Problem 1: Rewrite the data entries as a Markdown table with the columns Row and Line. Start with the first line of the entries and go through the line that contains "xmin=232 ymin=211 xmax=364 ymax=349", including both ends, skipping blank lines and leaving out the pictures.

Olga Valentinovna Korbut (born 16 May 1955) is a former gymnast who competed for the Soviet Union. Nicknamed the "Sparrow from Minsk", she won four gold medals and two silver medals at the Summer Olympic Games, in which she competed in 1972 and 1976 for the Soviet team, and was the inaugural inductee to the International Gymnastics Hall of Fame in 1988.

Korbut retired from gymnastics in 1977 at the age of 22, considered young for gymnasts of the period, but her influence and legacy in gymnastics was far reaching. Korbut's 1972 Olympic performances are widely credited as redefining gymnastics, changing the sport from emphasising ballet and elegance to acrobatics as well as changing gymnastics from a niche sport to one of the most popular sports in the world. She immigrated in 1991 to, and now lives in, the United States.

Early life
Korbut was born in Grodno to Valentin and Valentina Korbut. After World War II, the family moved to Grodno from Dubniaki (small town near Kalinkavichy). She started training at age 8, and entered a Belarusian sports school headed by coach Renald Knysh at age 9. There, Korbut's first trainer was Elena Volchetskaya, an Olympic gold medalist (1964), but she was moved to Knysh's group a year later. Initially he found her "lazy and capricious" but he also saw potential in her great talent, unusually supple spine, and charisma. With him, she learned a difficult backward somersault on the balance beam. She debuted this at a competition in the USSR in 1969. The same year, Korbut completed a backflip-to-catch on the uneven bars; this was the first backward release move ever performed by a woman on bars.

She finished fifth at her first competition in the 1969 USSR championships, where she was allowed to compete as a 14-year-old. The next year, she won a gold medal in the vault. Due to illness and injury, she was unable to compete in many of the competitions before the 1972 Summer Olympics.

Olympics

At the 1972 Summer Olympics in Munich, Korbut's acrobatics and open high-level gymnastics brought her much fame. To this day, the back tuck and Korbut flip are still very popular (2003 world beam champion Fan Ye performed both in her routine).

Data records
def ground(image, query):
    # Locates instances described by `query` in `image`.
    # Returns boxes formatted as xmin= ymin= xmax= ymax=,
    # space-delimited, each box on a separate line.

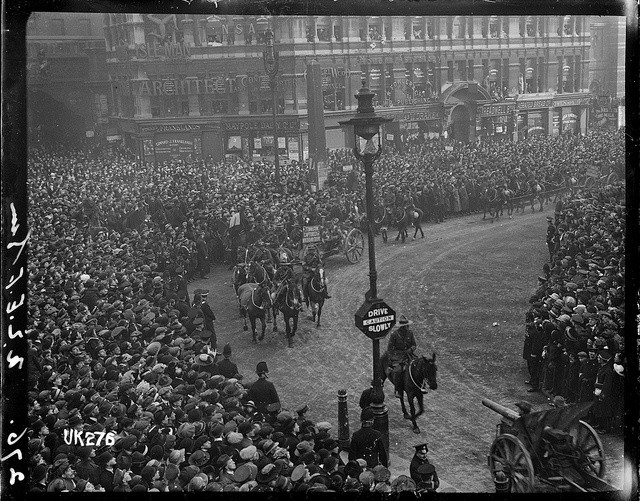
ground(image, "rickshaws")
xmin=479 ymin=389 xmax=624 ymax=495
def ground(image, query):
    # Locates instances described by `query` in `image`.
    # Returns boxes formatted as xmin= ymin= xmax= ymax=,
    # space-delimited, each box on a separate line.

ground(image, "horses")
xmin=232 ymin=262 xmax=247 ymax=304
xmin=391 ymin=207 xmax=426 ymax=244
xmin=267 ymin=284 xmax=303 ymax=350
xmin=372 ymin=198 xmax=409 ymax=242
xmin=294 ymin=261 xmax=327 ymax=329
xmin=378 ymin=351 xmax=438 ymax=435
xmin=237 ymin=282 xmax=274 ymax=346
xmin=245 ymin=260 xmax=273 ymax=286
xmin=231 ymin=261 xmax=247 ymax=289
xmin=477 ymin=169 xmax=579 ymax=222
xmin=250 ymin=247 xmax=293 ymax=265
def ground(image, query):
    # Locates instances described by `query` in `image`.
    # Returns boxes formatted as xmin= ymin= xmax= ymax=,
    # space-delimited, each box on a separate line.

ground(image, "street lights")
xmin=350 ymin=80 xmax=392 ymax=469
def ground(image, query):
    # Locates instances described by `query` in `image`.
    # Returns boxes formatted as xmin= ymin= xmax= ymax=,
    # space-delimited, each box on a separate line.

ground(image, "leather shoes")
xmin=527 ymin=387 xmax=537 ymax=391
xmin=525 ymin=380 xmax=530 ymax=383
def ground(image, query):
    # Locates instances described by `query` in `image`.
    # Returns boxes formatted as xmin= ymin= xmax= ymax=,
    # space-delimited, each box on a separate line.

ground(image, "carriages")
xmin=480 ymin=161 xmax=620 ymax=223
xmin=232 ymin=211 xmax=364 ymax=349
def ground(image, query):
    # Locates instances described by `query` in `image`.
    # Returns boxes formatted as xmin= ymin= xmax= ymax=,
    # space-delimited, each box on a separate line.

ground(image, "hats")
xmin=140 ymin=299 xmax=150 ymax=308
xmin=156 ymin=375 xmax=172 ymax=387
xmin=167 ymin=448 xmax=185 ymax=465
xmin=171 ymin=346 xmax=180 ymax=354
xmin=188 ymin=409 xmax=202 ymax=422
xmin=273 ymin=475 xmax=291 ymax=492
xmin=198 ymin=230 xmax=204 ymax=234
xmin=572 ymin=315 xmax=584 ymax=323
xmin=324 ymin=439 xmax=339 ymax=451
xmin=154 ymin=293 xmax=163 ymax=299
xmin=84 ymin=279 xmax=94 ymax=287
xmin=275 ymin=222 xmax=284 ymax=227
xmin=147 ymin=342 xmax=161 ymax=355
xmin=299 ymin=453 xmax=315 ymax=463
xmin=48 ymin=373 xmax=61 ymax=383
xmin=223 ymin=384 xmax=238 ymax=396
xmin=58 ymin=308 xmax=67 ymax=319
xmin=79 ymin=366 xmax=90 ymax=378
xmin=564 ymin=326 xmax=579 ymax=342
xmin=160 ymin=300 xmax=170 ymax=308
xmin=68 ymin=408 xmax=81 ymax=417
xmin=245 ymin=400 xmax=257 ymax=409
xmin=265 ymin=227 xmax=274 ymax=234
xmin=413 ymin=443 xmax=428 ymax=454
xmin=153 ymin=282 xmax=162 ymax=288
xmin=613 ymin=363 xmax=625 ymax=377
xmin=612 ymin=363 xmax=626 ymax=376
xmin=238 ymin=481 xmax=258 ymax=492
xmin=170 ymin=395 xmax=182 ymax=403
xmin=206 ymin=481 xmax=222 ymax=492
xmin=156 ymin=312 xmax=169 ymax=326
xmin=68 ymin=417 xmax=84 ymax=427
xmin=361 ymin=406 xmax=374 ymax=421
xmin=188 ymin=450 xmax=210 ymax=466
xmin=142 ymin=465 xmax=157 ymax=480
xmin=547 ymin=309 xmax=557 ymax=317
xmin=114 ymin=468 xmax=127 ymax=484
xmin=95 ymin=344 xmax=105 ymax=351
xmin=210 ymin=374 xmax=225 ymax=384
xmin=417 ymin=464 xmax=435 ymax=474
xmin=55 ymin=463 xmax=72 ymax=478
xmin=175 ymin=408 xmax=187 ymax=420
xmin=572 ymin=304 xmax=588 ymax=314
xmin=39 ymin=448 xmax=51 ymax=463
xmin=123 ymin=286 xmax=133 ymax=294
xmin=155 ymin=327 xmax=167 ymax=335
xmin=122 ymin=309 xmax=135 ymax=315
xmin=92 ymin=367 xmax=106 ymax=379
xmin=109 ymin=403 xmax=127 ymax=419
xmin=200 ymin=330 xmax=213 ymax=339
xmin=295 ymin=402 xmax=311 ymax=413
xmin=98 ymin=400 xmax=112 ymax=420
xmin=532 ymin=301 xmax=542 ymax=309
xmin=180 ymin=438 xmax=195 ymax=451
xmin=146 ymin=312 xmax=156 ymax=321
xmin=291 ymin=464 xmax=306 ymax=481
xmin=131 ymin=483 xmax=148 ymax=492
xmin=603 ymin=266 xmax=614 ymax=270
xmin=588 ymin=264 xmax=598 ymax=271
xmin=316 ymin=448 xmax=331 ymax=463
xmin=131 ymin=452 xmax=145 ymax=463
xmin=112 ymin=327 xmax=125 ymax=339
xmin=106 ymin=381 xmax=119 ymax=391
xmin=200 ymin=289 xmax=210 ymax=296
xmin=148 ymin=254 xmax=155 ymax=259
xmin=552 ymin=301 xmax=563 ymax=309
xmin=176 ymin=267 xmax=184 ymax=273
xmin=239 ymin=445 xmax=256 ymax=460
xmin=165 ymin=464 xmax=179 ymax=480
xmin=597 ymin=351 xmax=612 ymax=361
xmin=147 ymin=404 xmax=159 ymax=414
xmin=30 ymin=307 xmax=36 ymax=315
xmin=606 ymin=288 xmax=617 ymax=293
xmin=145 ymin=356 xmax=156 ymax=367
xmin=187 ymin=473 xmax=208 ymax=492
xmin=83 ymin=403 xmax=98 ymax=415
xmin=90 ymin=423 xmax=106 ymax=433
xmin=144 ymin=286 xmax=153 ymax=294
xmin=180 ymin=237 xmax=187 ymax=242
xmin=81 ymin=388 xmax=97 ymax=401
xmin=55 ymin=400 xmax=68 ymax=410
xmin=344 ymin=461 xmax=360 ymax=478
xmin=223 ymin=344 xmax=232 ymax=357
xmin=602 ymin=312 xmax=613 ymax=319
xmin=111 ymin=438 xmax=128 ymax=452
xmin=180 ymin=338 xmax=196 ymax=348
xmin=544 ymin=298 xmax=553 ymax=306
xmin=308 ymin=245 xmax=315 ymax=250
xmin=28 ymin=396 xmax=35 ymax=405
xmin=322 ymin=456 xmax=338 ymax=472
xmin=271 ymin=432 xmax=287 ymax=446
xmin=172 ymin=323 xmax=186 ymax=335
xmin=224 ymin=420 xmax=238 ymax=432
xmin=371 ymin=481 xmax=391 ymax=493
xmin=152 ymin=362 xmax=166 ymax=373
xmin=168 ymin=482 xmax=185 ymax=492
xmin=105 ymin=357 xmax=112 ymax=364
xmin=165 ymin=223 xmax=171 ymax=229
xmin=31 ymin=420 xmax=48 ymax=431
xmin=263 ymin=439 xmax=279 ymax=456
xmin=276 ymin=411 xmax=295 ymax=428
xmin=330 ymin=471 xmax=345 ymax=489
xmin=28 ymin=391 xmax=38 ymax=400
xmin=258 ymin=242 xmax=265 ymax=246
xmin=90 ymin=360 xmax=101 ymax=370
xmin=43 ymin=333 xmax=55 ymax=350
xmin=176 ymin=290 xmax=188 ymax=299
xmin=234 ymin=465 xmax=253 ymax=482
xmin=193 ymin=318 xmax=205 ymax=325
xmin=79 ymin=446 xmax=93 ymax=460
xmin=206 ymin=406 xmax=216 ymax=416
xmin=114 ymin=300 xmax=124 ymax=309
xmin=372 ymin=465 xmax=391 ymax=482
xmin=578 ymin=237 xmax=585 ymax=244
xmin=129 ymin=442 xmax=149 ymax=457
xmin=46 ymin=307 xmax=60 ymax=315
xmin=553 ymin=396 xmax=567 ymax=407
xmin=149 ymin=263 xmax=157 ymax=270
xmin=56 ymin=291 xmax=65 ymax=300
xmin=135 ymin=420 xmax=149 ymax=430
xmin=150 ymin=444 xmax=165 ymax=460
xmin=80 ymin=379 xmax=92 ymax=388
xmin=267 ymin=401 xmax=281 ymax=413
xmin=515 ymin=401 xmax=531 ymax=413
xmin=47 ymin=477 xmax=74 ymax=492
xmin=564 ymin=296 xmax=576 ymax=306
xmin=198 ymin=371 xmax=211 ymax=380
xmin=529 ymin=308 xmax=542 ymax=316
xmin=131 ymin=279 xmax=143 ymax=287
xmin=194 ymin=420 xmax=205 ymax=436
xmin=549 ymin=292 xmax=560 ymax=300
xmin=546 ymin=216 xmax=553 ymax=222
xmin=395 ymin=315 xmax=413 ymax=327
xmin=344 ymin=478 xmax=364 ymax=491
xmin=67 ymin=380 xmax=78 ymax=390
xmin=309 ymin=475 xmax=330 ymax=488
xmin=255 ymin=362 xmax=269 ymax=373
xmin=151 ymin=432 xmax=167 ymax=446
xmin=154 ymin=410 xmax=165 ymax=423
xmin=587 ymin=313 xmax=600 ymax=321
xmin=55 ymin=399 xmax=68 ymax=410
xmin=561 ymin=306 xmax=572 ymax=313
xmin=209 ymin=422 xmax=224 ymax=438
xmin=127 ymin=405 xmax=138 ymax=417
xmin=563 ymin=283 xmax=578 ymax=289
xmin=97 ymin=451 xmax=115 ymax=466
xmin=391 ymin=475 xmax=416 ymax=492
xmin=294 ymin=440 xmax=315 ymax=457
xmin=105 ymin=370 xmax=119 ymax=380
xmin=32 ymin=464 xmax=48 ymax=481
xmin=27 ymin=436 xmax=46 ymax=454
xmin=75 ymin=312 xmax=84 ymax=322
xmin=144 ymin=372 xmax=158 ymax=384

Problem 2:
Answer these questions from the biography of Olga Korbut:
(a) In what year did Korbut become the inaugural inductee to the International Gymnastics Hall of Fame?
(b) Who was Korbut's first trainer at the Belarusian sports school?
(c) In which city were the 1972 Summer Olympics held?

Exercise answer 1:
| Row | Line |
|---|---|
| 1 | def ground(image, query): |
| 2 |     # Locates instances described by `query` in `image`. |
| 3 |     # Returns boxes formatted as xmin= ymin= xmax= ymax=, |
| 4 |     # space-delimited, each box on a separate line. |
| 5 | ground(image, "rickshaws") |
| 6 | xmin=479 ymin=389 xmax=624 ymax=495 |
| 7 | def ground(image, query): |
| 8 |     # Locates instances described by `query` in `image`. |
| 9 |     # Returns boxes formatted as xmin= ymin= xmax= ymax=, |
| 10 |     # space-delimited, each box on a separate line. |
| 11 | ground(image, "horses") |
| 12 | xmin=232 ymin=262 xmax=247 ymax=304 |
| 13 | xmin=391 ymin=207 xmax=426 ymax=244 |
| 14 | xmin=267 ymin=284 xmax=303 ymax=350 |
| 15 | xmin=372 ymin=198 xmax=409 ymax=242 |
| 16 | xmin=294 ymin=261 xmax=327 ymax=329 |
| 17 | xmin=378 ymin=351 xmax=438 ymax=435 |
| 18 | xmin=237 ymin=282 xmax=274 ymax=346 |
| 19 | xmin=245 ymin=260 xmax=273 ymax=286 |
| 20 | xmin=231 ymin=261 xmax=247 ymax=289 |
| 21 | xmin=477 ymin=169 xmax=579 ymax=222 |
| 22 | xmin=250 ymin=247 xmax=293 ymax=265 |
| 23 | def ground(image, query): |
| 24 |     # Locates instances described by `query` in `image`. |
| 25 |     # Returns boxes formatted as xmin= ymin= xmax= ymax=, |
| 26 |     # space-delimited, each box on a separate line. |
| 27 | ground(image, "street lights") |
| 28 | xmin=350 ymin=80 xmax=392 ymax=469 |
| 29 | def ground(image, query): |
| 30 |     # Locates instances described by `query` in `image`. |
| 31 |     # Returns boxes formatted as xmin= ymin= xmax= ymax=, |
| 32 |     # space-delimited, each box on a separate line. |
| 33 | ground(image, "leather shoes") |
| 34 | xmin=527 ymin=387 xmax=537 ymax=391 |
| 35 | xmin=525 ymin=380 xmax=530 ymax=383 |
| 36 | def ground(image, query): |
| 37 |     # Locates instances described by `query` in `image`. |
| 38 |     # Returns boxes formatted as xmin= ymin= xmax= ymax=, |
| 39 |     # space-delimited, each box on a separate line. |
| 40 | ground(image, "carriages") |
| 41 | xmin=480 ymin=161 xmax=620 ymax=223 |
| 42 | xmin=232 ymin=211 xmax=364 ymax=349 |

Exercise answer 2:
(a) 1988
(b) Elena Volchetskaya
(c) Munich